WORK TO BE COMPLETED: Print only the lines below from the one with "Decreased pressure on" to the one with "Quality Paper", both included, exactly as they stand. Leave pictures out.

INFORMATION SHOWN:
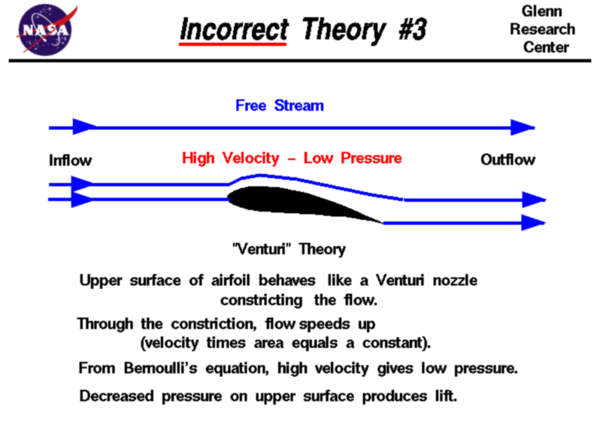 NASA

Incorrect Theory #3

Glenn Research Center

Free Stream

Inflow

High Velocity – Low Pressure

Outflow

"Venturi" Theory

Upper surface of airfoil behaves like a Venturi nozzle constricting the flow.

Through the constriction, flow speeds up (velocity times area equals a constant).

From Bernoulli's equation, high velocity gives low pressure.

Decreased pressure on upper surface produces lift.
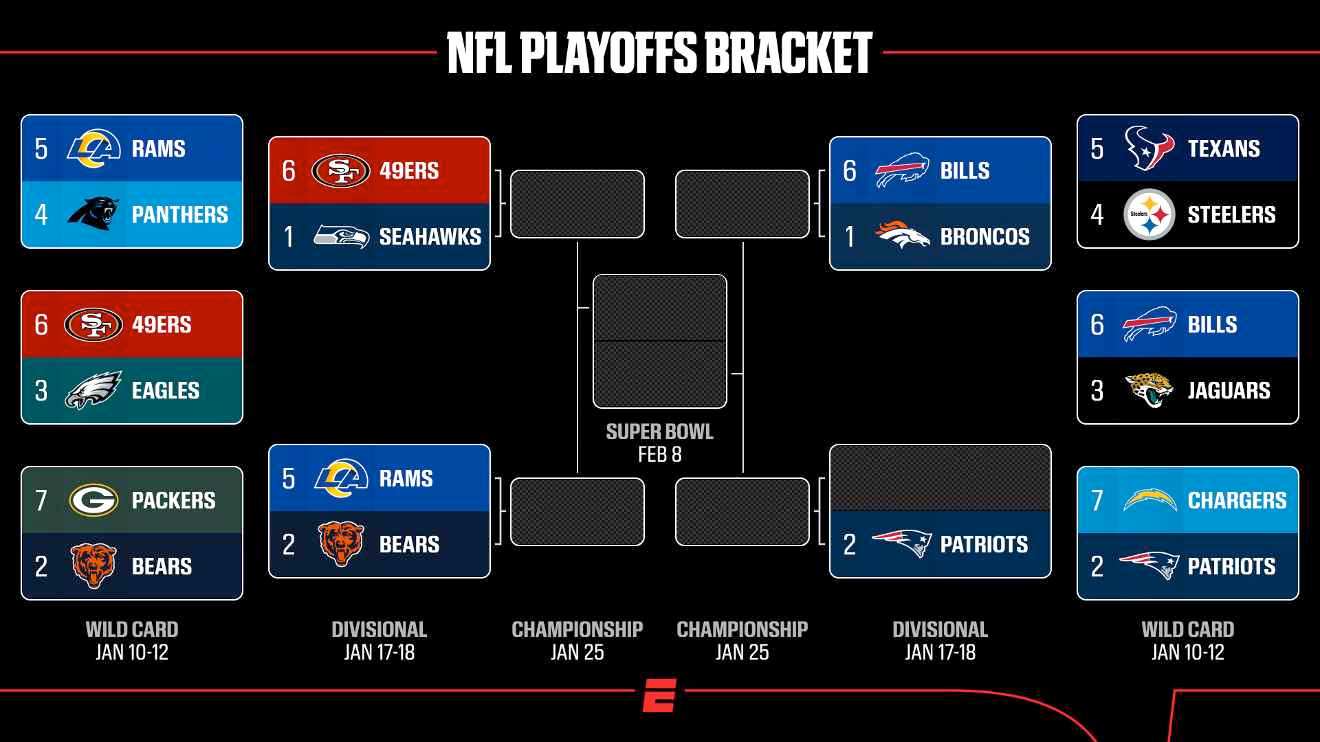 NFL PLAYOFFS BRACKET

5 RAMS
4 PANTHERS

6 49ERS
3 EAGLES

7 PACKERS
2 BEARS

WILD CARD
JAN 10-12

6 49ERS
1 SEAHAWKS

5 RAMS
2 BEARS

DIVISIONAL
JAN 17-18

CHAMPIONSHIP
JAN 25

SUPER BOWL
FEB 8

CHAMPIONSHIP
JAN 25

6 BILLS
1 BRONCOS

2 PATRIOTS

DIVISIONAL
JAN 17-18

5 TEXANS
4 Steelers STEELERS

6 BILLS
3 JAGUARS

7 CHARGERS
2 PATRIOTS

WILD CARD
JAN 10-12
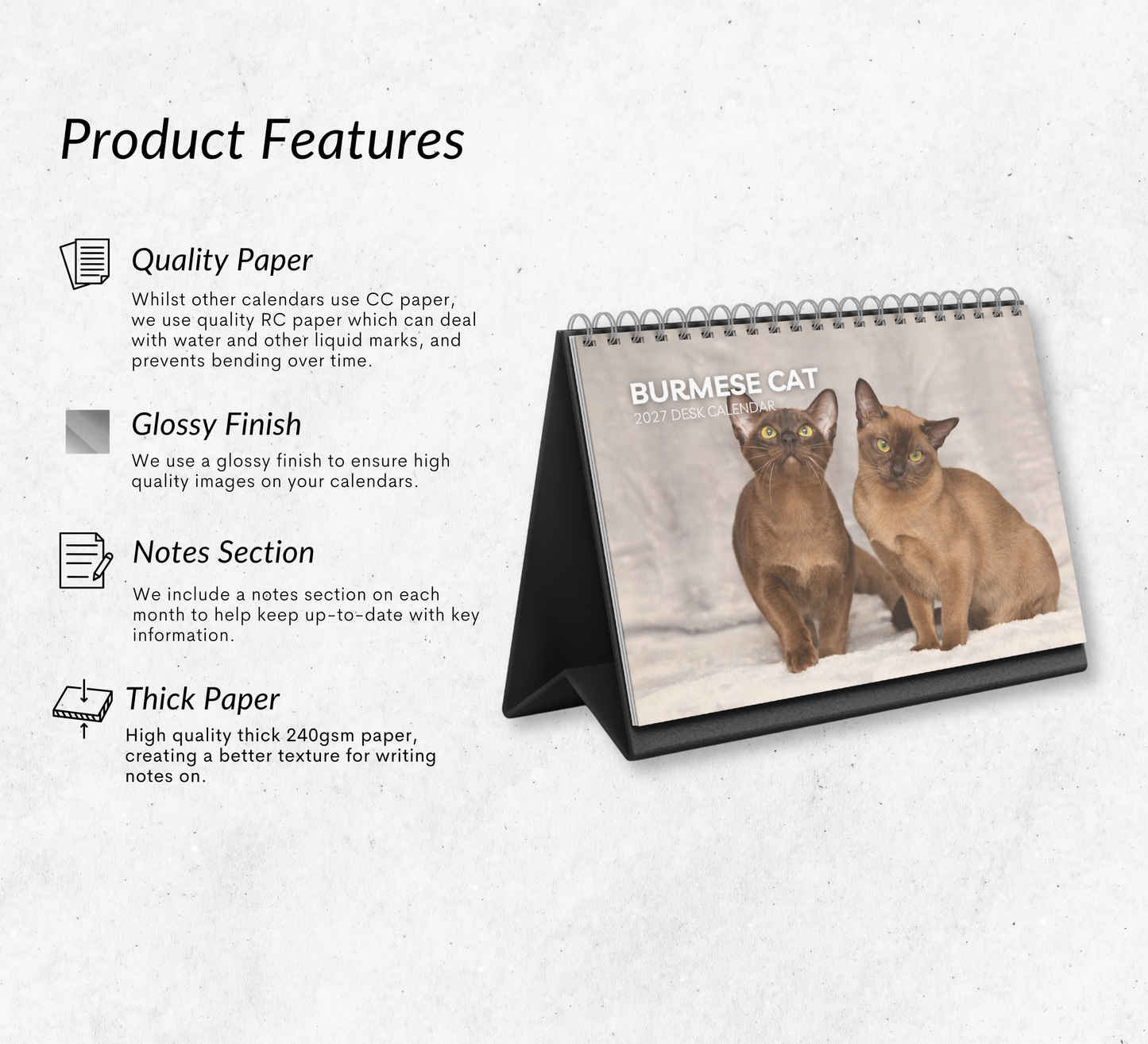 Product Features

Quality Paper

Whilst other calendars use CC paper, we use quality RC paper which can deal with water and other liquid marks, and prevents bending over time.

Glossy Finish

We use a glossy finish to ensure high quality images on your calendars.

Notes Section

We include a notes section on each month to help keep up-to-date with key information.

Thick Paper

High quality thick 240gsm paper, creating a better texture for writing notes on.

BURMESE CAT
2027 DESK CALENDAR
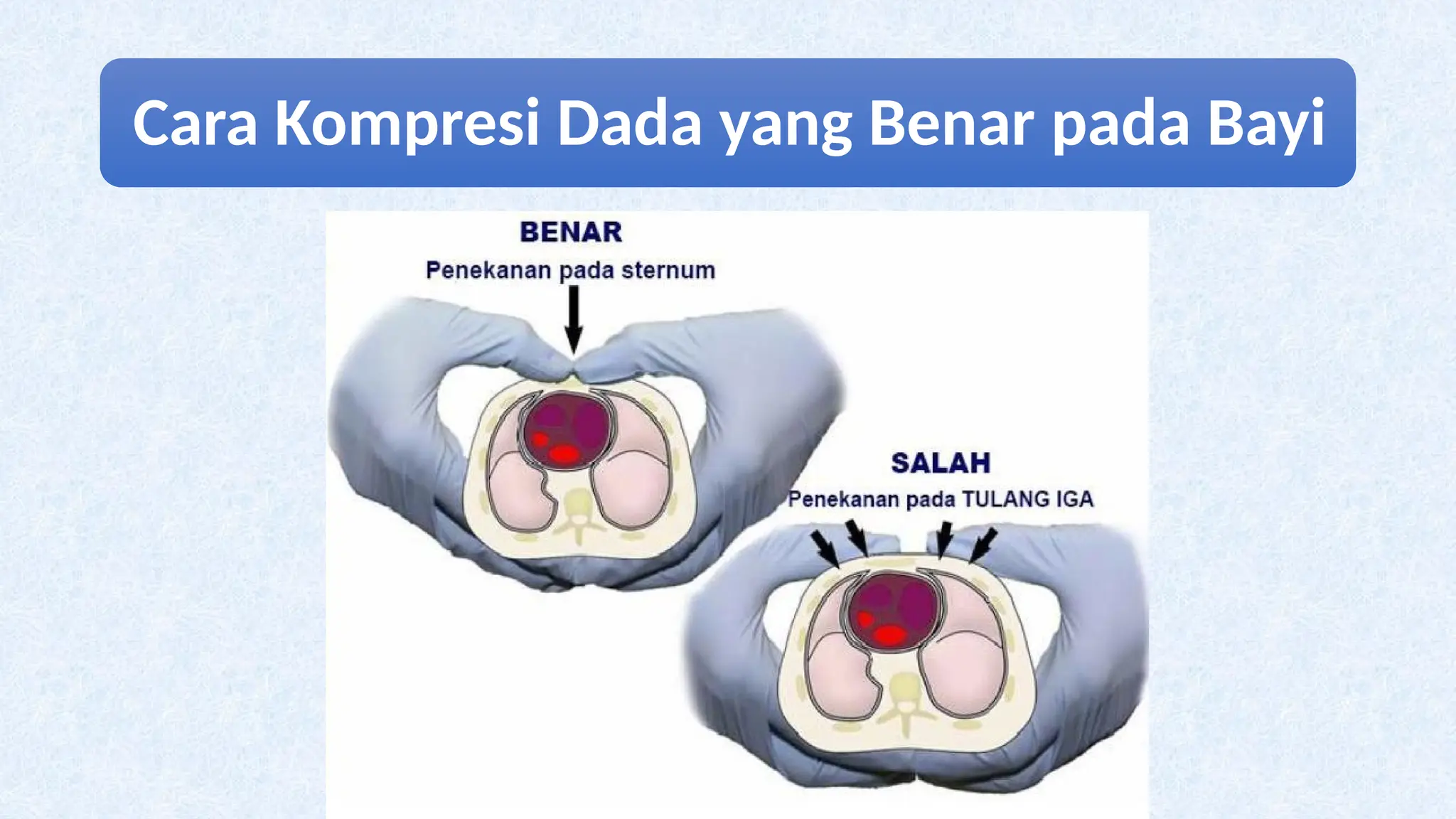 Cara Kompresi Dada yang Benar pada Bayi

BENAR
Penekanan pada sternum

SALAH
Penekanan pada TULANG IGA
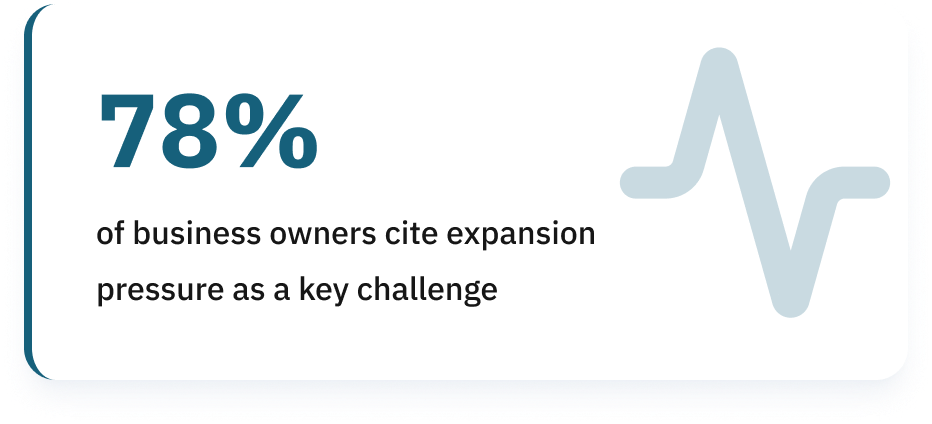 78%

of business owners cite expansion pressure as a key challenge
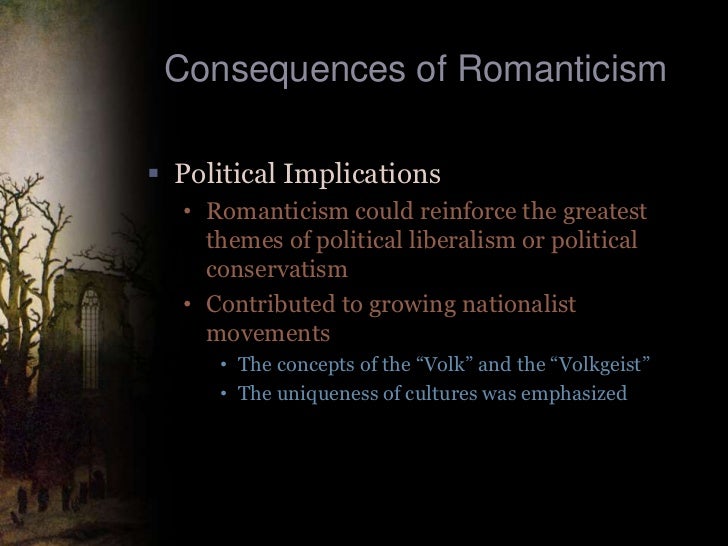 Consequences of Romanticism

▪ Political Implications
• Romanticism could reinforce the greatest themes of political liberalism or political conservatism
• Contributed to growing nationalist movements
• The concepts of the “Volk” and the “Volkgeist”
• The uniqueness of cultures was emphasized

SOLUTION TO THE PROBLEM:
Decreased pressure on upper surface produces lift.
 NFL PLAYOFFS BRACKET

5 RAMS
4 PANTHERS

6 49ERS
3 EAGLES

7 PACKERS
2 BEARS

WILD CARD
JAN 10-12

6 49ERS
1 SEAHAWKS

5 RAMS
2 BEARS

DIVISIONAL
JAN 17-18

CHAMPIONSHIP
JAN 25

SUPER BOWL
FEB 8

CHAMPIONSHIP
JAN 25

6 BILLS
1 BRONCOS

2 PATRIOTS

DIVISIONAL
JAN 17-18

5 TEXANS
4 Steelers STEELERS

6 BILLS
3 JAGUARS

7 CHARGERS
2 PATRIOTS

WILD CARD
JAN 10-12
 Product Features

Quality Paper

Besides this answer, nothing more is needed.